Translation of "Simbiosis" by Ginés Cutillas


Symbiosis

The writer decided to kill his character at the end of page seventy-three. The latter, in disagreement, not only reappeared on page seventy-four, but also in the three following novels. Tired of each other, they agreed to a truce with the suicide of the former.

jueves, 26 de abril de 2012

Translation of "Notas falsas" by Ginés Cutillas


False Notes

He chose the melody carefully. It had to be catchy enough and unusual. The next day, in the office, he spent the entire day whistling it to his colleague. When his wife got home that night humming the melody, his suspicions were confirmed.

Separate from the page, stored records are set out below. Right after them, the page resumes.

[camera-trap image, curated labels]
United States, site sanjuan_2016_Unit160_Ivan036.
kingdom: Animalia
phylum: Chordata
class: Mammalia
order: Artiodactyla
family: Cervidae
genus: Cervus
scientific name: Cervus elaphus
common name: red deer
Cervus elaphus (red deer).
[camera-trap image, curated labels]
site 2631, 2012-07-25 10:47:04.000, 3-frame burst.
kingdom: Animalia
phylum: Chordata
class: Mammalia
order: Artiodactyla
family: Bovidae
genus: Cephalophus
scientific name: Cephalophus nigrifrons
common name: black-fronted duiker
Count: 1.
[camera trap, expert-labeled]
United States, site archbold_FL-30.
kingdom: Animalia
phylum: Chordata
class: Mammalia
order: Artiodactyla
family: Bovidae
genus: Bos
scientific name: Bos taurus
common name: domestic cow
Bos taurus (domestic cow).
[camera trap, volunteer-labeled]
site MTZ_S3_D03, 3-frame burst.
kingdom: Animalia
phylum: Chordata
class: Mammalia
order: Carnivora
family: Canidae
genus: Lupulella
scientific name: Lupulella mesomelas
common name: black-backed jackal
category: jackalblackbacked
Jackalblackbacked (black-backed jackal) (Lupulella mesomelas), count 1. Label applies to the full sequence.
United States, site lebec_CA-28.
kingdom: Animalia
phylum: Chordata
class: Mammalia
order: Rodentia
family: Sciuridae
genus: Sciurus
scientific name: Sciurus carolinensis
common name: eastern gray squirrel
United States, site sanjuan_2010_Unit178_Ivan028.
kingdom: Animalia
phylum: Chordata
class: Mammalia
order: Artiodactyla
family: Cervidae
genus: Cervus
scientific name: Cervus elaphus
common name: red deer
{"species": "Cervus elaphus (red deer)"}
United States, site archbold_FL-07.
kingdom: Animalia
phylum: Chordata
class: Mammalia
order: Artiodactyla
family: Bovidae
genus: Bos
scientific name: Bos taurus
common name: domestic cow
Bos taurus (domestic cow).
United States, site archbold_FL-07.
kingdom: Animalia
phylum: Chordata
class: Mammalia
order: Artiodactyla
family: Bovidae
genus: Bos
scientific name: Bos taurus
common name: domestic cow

Translation of "Fusilamiento preventativo" by Ginés Cutillas


Preventative execution

"We know your secret. If you don't kill Rubén Ramos, we'll make it public.” That was all the note said. Being the most powerful man in the country means you sometimes get anonymous messages like this. No matter how much I think about it I can't figure out who could have written the note. I don't even know any Rubén. Why would they want him dead? Just in case, I ordered his arrest and execution. I didn't have a choice, imagine the scandal if my secret became public. On the other hand, I don’t really know what secret they were referring to.